Wan Vace To Video - ComfyUI 組み込みノードドキュメント

Wan Vace To Video ノードは、テキストプロンプトを用いた動画生成を可能にし、テキスト、画像、動画、マスク、制御信号など、複数の入力方式をサポートします。このノードは、入力条件（プロンプト）、制御動画、およびマスクを統合して高品質な動画を生成します。まず入力を前処理・エンコードし、その後、条件情報を適用して最終的な動画の潜在表現（latent representation）を生成します。
参照画像が指定された場合、その画像が動画生成の初期参照として使用されます。また、制御動画およびマスクを活用することで生成プロセスを制御し、期待通りの結果を得やすくなります。

パラメーター説明

必須パラメーター

パラメーター	型	デフォルト値	範囲	説明
positive	CONDITIONING	-	-	ポジティブプロンプト条件
negative	CONDITIONING	-	-	ネガティブプロンプト条件
vae	VAE	-	-	エンコード／デコード用の VAE モデル
width	INT	832	16–MAX_RESOLUTION	動画の幅（ステップサイズ：16）
height	INT	480	16–MAX_RESOLUTION	動画の高さ（ステップサイズ：16）
length	INT	81	1–MAX_RESOLUTION	動画のフレーム数（ステップサイズ：4）
batch_size	INT	1	1–4096	バッチサイズ
strength	FLOAT	1.0	0.0–1000.0	条件の強さ（ステップサイズ：0.01）

オプションパラメーター

パラメーター	型	説明
control_video	IMAGE	生成プロセスを制御するための制御動画
control_masks	MASK	制御対象となる領域を定義する制御マスク
reference_image	IMAGE	動画生成の開始点または参照として使用する画像（単一画像）

出力パラメーター

パラメーター	型	説明
positive	CONDITIONING	処理済みのポジティブプロンプト条件
negative	CONDITIONING	処理済みのネガティブプロンプト条件
latent	LATENT	生成された動画の潜在表現
trim_latent	INT	潜在表現をトリミングするためのパラメーター（デフォルト値：0）。参照画像が指定された場合、この値は参照画像の潜在空間における形状サイズに設定されます。これは、後続ノードが生成された潜在表現から参照画像由来のコンテンツをどれだけ削除すべきかを示すものであり、最終的な動画出力において参照画像の影響を適切に制御するために必要です。

ソースコード

[ソースコード更新日時: 2025-05-15]

class WanVaceToVideo:
    @classmethod
    def INPUT_TYPES(s):
        return {"required": {"positive": ("CONDITIONING", ),
                             "negative": ("CONDITIONING", ),
                             "vae": ("VAE", ),
                             "width": ("INT", {"default": 832, "min": 16, "max": nodes.MAX_RESOLUTION, "step": 16}),
                             "height": ("INT", {"default": 480, "min": 16, "max": nodes.MAX_RESOLUTION, "step": 16}),
                             "length": ("INT", {"default": 81, "min": 1, "max": nodes.MAX_RESOLUTION, "step": 4}),
                             "batch_size": ("INT", {"default": 1, "min": 1, "max": 4096}),
                             "strength": ("FLOAT", {"default": 1.0, "min": 0.0, "max": 1000.0, "step": 0.01}),
                },
                "optional": {"control_video": ("IMAGE", ),
                             "control_masks": ("MASK", ),
                             "reference_image": ("IMAGE", ),
                }}

    RETURN_TYPES = ("CONDITIONING", "CONDITIONING", "LATENT", "INT")

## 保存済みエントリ
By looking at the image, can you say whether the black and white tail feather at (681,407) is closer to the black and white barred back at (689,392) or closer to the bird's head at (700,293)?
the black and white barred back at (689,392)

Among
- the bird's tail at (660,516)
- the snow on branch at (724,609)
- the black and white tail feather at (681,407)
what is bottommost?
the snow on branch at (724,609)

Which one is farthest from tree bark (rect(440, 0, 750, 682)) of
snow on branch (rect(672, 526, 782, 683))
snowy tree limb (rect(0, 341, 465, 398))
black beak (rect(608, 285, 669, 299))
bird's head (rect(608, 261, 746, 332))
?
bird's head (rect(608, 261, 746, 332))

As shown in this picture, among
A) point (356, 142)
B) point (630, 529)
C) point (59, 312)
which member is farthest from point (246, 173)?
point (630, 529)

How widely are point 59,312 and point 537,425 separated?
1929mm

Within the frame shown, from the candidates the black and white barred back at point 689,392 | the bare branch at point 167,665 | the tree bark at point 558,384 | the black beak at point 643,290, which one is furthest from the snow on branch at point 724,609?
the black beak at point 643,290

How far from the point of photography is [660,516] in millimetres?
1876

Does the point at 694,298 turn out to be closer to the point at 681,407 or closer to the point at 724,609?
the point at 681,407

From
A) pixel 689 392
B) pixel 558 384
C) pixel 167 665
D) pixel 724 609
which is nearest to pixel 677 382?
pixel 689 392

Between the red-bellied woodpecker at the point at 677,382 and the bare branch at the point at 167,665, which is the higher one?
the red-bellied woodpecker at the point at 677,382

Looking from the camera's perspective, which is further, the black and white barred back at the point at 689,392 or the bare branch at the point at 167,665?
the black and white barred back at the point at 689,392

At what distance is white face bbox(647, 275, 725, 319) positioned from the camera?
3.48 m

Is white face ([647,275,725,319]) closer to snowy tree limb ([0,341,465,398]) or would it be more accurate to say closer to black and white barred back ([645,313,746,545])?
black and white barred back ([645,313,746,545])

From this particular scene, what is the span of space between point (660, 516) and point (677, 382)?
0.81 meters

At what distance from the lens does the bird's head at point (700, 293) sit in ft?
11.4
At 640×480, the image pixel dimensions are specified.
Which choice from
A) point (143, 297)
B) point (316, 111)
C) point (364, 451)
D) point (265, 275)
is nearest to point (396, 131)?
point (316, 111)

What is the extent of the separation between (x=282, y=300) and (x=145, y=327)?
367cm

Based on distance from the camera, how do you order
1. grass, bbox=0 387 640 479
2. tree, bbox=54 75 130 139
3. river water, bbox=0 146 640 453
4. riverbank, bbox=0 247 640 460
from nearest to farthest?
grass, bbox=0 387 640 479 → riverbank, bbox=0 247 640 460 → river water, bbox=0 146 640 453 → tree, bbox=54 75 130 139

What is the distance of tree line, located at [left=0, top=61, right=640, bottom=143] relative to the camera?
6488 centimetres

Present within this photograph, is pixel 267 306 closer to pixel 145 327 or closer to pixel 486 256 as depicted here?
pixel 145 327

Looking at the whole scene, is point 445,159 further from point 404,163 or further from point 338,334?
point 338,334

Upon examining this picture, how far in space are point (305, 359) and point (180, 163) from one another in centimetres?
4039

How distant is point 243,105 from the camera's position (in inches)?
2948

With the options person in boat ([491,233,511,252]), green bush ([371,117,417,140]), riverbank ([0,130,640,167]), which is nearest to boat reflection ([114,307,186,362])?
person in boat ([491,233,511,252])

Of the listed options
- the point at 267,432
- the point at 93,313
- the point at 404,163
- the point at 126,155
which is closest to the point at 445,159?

## 小問 A
本文では、length パラメーターのデフォルト値とステップサイズはそれぞれいくつとされていますか？
## 小問 B
本文の「Wan Vace To Video ノードは、テキストプロンプトを」で始まる段落を、主な事実を残して箇条書きにしてください。
これらの資料は本文とは関係がありません。

## 解答例 A
デフォルト値は81、ステップサイズは4です。

## 解答例 B
- テキストプロンプトを用いた動画生成を可能にするノードである
- テキスト、画像、動画、マスク、制御信号など複数の入力方式に対応する
- 入力条件（プロンプト）、制御動画、マスクを統合して高品質な動画を生成する
- 入力を前処理・エンコードしたのち、条件情報を適用して最終的な動画の潜在表現を生成する